Wer im Kino nicht richtig aufgepasst hat, darf in diesem Buch noch einmal viele Screenshots der Zerstörungsorgie aus »Mars Attacks« bewundern. Auch sonst geht es querbeet durch die einzelnen Medien. Es gibt Abbildungen der Sykiline New Yorks, vor und nach dem 11. September, aus Comics, aus dem Fernsehen und dem Kino. Was für Abwechslung sorgt, wenn es bei den Erörterungen der Texte wieder mal allzu hoch hergeht.

»Der Knall« ist ein äußerst nützliches Buch. Weil es eine präzise Abrechnung mit dem medialen Geraune ist. Der teilweise gar an Martin Heidegger erinnernde Jargon wird entzaubert und bloßgestellt. Man wird Teil des Theweleit-Seminars und in den stumpfsinnigsten Gedankeneinöden, wie auch auf dem sauerstoffarmen Olymp der Fabulierkunst eines Slavoj Zizek, ist man fortan nicht mehr allein.

Theweleits Sound ist zwar ebenfalls gewöhnungsbedürftig, er liefert aber selbst dort, wo er nur noch wütet, einen angemessenen Kommentar. Es macht Spaß zu lesen, wie sich das nachdenklerische Geschwurbel in Luft auflöst.
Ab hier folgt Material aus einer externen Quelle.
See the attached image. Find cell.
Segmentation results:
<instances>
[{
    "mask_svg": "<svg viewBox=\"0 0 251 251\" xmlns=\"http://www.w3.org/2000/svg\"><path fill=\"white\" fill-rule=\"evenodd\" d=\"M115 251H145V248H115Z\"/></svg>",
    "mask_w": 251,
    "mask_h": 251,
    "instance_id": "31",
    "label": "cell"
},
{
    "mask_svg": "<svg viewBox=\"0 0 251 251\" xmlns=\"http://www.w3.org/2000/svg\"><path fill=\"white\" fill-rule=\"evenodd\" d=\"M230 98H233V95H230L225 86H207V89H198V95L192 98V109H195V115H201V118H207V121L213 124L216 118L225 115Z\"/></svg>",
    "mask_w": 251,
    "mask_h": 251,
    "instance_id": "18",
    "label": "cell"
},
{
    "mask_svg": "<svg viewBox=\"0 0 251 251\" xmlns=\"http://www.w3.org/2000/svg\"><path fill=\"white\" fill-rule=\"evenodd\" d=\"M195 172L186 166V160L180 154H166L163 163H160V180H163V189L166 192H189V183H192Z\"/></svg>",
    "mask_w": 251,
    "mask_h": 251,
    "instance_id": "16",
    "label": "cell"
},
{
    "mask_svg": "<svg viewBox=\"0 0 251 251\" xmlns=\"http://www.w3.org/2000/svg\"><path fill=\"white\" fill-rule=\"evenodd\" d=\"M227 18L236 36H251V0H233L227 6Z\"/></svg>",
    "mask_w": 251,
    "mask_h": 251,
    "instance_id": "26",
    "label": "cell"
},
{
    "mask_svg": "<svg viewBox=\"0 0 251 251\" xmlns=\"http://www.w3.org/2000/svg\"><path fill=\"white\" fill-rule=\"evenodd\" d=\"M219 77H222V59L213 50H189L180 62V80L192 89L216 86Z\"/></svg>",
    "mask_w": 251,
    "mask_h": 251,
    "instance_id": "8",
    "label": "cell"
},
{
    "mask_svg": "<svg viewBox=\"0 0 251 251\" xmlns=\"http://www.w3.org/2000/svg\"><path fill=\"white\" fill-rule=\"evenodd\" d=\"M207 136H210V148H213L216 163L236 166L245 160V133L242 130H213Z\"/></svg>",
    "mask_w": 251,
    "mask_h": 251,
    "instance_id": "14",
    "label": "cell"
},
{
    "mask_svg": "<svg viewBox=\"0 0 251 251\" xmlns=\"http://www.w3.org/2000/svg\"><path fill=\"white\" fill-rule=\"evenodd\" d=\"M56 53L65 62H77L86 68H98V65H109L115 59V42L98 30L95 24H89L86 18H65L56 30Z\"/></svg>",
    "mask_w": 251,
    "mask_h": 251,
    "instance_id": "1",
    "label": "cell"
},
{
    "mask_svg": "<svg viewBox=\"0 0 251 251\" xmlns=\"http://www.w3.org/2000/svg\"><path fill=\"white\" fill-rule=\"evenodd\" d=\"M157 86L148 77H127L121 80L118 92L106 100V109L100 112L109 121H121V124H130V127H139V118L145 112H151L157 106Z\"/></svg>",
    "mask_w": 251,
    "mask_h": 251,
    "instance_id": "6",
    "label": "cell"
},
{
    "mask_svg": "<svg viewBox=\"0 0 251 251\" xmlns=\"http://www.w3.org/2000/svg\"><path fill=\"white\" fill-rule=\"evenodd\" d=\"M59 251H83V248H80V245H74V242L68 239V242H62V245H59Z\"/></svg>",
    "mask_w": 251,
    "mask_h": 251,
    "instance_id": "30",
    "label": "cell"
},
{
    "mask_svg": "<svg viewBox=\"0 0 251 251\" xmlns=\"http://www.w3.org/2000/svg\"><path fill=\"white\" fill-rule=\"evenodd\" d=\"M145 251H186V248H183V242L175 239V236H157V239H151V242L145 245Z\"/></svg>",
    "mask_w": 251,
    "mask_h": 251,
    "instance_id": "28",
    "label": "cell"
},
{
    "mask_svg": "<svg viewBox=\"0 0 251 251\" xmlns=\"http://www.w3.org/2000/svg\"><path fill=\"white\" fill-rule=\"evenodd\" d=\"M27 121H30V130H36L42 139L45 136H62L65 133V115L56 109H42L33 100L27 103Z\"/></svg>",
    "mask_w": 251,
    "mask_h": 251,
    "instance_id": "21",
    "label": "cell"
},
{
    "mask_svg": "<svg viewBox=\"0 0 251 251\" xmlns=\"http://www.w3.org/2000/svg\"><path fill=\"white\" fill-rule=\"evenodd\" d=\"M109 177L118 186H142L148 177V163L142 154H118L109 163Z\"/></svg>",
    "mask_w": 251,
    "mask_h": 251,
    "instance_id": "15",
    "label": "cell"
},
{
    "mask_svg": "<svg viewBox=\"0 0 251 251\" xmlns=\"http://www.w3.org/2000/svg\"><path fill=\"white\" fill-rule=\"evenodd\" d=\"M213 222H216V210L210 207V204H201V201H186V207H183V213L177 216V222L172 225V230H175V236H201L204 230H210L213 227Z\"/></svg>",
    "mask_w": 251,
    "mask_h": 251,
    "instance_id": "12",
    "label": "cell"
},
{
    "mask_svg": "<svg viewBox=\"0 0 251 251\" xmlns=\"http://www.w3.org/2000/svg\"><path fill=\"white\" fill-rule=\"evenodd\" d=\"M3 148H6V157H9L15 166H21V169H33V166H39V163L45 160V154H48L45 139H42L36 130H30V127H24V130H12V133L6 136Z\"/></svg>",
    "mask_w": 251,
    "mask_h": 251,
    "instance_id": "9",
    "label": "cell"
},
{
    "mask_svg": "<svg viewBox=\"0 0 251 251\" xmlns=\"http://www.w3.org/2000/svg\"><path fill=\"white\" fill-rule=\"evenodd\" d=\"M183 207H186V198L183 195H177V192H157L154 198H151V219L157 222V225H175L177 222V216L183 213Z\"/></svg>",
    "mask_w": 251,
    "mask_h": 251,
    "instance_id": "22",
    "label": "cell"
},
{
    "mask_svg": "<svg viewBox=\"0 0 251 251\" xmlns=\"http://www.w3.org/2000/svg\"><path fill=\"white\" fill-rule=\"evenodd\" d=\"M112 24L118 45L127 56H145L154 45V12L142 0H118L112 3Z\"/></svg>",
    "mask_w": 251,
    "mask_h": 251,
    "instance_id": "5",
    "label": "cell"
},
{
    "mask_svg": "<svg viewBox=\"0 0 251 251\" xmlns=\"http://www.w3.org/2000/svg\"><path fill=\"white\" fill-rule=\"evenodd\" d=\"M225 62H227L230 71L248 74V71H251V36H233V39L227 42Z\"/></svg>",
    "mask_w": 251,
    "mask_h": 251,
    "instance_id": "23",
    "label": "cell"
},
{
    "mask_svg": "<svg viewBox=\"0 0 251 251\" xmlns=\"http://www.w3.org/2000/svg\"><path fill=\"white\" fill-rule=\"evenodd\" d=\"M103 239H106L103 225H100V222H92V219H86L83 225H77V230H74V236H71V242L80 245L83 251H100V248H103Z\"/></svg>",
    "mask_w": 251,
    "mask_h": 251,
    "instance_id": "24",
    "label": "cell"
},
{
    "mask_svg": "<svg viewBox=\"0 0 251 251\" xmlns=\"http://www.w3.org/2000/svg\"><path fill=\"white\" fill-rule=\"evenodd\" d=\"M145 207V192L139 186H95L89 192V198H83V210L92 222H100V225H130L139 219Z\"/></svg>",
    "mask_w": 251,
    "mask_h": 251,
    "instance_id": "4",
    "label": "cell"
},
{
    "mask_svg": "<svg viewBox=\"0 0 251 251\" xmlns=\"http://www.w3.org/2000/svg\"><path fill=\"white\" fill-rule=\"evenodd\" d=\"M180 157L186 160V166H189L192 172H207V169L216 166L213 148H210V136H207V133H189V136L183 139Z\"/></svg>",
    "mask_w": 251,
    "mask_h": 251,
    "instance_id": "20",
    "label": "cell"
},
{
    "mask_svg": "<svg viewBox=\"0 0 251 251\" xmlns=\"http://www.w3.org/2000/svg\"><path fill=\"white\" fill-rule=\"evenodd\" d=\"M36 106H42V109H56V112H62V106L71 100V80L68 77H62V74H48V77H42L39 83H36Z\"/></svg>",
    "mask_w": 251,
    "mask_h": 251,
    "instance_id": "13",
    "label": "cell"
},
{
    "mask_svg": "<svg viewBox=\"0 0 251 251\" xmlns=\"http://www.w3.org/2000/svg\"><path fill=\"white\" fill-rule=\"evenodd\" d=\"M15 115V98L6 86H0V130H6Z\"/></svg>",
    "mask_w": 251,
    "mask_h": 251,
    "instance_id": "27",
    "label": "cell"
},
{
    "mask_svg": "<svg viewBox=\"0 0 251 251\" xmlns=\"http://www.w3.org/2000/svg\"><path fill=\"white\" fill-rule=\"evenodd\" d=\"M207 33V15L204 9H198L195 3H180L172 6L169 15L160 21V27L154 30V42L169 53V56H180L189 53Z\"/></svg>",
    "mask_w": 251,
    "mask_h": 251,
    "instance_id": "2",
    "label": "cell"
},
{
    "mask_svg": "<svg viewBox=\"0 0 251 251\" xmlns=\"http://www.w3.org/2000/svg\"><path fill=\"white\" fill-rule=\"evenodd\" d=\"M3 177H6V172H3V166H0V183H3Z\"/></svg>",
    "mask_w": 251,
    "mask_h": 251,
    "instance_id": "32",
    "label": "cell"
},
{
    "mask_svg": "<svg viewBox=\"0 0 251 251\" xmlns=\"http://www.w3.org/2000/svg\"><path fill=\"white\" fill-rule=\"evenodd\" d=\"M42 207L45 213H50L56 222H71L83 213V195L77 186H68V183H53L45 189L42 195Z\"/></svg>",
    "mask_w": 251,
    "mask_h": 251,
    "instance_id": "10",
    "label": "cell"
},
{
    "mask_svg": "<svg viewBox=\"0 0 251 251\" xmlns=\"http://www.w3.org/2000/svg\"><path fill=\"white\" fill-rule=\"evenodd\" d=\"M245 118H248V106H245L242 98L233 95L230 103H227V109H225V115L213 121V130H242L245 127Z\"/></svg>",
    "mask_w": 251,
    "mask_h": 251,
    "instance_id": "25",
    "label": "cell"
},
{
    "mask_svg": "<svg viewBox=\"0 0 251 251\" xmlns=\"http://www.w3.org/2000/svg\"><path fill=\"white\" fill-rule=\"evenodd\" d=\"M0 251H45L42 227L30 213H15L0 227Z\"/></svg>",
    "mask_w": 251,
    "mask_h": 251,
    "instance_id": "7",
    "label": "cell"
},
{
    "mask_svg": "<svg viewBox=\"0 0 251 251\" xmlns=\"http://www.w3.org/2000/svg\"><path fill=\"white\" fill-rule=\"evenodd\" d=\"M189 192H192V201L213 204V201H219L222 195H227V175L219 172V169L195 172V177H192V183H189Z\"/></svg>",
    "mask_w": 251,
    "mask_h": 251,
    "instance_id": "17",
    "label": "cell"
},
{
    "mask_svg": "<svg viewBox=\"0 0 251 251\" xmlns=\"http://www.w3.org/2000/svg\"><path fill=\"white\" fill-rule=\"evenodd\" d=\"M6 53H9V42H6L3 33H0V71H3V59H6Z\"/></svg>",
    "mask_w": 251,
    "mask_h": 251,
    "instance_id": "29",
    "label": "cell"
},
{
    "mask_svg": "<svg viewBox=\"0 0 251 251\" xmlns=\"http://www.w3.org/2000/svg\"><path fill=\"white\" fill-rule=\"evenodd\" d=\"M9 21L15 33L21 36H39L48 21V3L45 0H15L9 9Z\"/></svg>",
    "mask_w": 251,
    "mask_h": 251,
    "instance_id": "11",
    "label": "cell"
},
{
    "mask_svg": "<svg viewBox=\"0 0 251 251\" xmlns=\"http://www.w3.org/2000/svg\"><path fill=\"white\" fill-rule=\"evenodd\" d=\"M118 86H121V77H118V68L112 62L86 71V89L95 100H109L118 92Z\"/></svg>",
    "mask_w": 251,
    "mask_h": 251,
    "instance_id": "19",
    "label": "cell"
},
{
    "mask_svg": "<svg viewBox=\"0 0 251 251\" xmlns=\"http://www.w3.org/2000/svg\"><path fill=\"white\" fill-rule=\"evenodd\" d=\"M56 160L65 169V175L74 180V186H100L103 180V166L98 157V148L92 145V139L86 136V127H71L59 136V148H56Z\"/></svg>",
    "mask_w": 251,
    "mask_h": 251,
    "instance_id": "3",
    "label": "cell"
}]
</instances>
Die große Forderung, die dieses Buch stellt, ist die nach einer politischen Sprache, die nicht nur sich selbst reflektiert und die Welt nur als Welt von Zeichen wahrnimmt, die es zu deuten gelte. »Die Philosophen haben die Welt nur verschieden interpretiert; es kommt aber darauf an, sie zu verändern« (K. Marx).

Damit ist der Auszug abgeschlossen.